Не пугало, что телеканал будет восприниматься как женский?

— Это же ломало все стереотипы. Я ни с кем это не обсуждала, просто сказала, что должен быть розовый. Потом где-то на год пришел Грымов на позицию арт-директора, и это был тяжелейший опыт, но очень полезный. Он «переодел» канал, развил, сделал новое оформление. Тогда же возникли идеи названия программ по фамилиям ведущих и авторов.

Мне понравилось, я это видела в Америке, когда новостные передачи были брендированы именами ведущих. И когда ты формируешь авторский канал, это очевидно.

Вы отличились в продвижении запомнилась банерная реклама, где под дождем смывались буквы и менялось послание.

— Да, она крутая была. Это нам предложили ребята из Екатеринбурга, нам очень понравилось, но мы понимали, что в Москве этого не дадут сделать. В итоге, они сделали это у себя.

Блиц-опрос. Если театр, то какой?

— Театр – это для меня внутреннее переживание. В Москве это театр Богомолова, Серебренникова, «Мастерская Брусникина», и, конечно, Большой Театр или театр Фоменко.

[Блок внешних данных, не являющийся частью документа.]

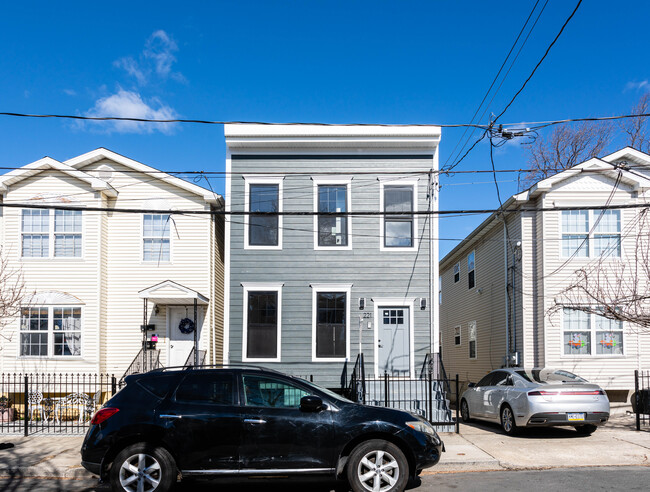 221 Whiton St in Jersey City, NJ - Building Photo - Building Photo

Зависит от настроения.

Режиссер?

— В театре я поклонница Серебренникова, Богомолова, Кулябина, Диденко. Если осталось что-то живое в искусстве, это театр. Мне очень нравился, но он сейчас не ставит
в России, Дмитрий Черняков, который работал в Большом Театре.

Традиционный вопрос, если бы у вас была возможность пригласить на ужин любого человека настоящего или прошлого, кто бы это был и почему?

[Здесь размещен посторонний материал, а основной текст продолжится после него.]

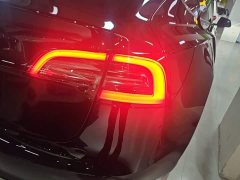 Tesla Model 3 Rear-Wheel Drive - ფოტო 8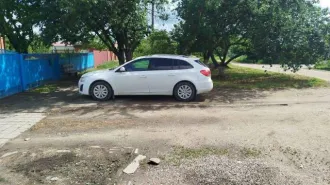 Chevrolet Cruze 2014 года выпуска, белого цвета. VIN: XUUJF35E9E0001495, ПТС: 33РВ 617196, государственный номер: К742НН53. Производитель: ЗАО АВТОТОР МЕНЕДЖМЕНТ (Россия). Модель двигателя: F16D4, бензиновый, номер: 140690010, мощность 124 л.с. (91 кВт), объем 1598 куб. см. Номер кузова…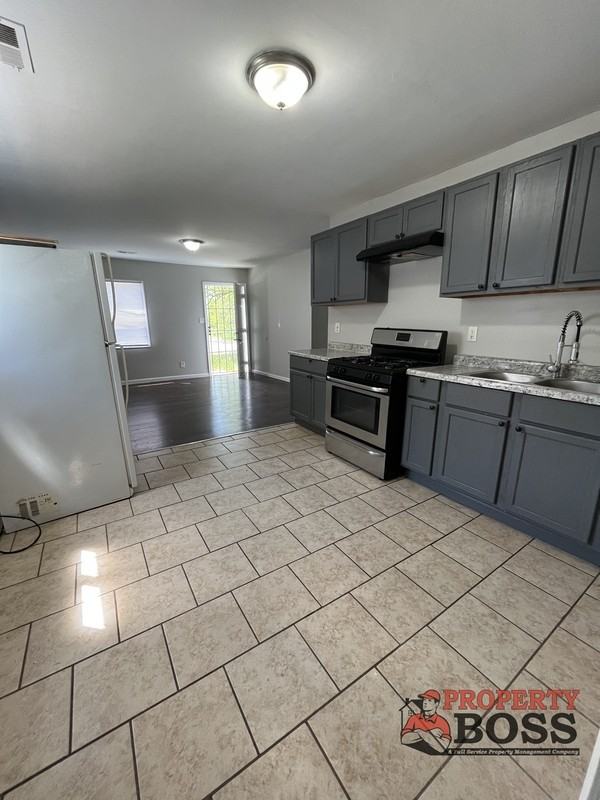 4232 W 20th Pl - Photo 4 of 11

— Первые два человека, которые приходят в голову сразу, это Барак Обама и Софи Лорен. Софи Лорен всегда была дял меня невероятным образцом женщины во всех смыслах. А с Бараком Обамой мне о многом хотелось бы поговорить. Мне кажется, он глубоко нравственный человек, очень глубокий, теплый. Мне интересно, о чем он думает сейчас, как переживает Трампа. Он не мог пойти на третий срок, и это не его проигрыш, но чувствует ли он ответственность за то, что Трамп пришел к власти? Как он это переживает как гражданин Америки?

В этом номере мы говорим об одержимости. Кто-то преследует свои цели, кто-то одержим своим делом, а чем горите вы?

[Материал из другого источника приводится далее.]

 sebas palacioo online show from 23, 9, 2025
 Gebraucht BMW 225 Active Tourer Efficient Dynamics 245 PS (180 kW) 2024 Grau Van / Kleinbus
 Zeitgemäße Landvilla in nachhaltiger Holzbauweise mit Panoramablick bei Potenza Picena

— Все мои идеи, вся моя одержимость связаны с работой на протяжении уже многих лет, и это не только телеканал, но и радио. В какой-то момент хотелось бросить, но каждый раз меня ведет какое-то провидение. Если у человека есть миссия в жизни, наверное, моя миссия – создавать СМИ, которые меняют жизнь конкретных людей, которые оказываются рядом, в этом поле и становятся зрителями и слушателями. Когда мы почти потеряли веру и надежду, что со всем справимся, я получала невероятный фидбэк от зрителей. Я увидела как людям важно, чтобы мы были и мы есть.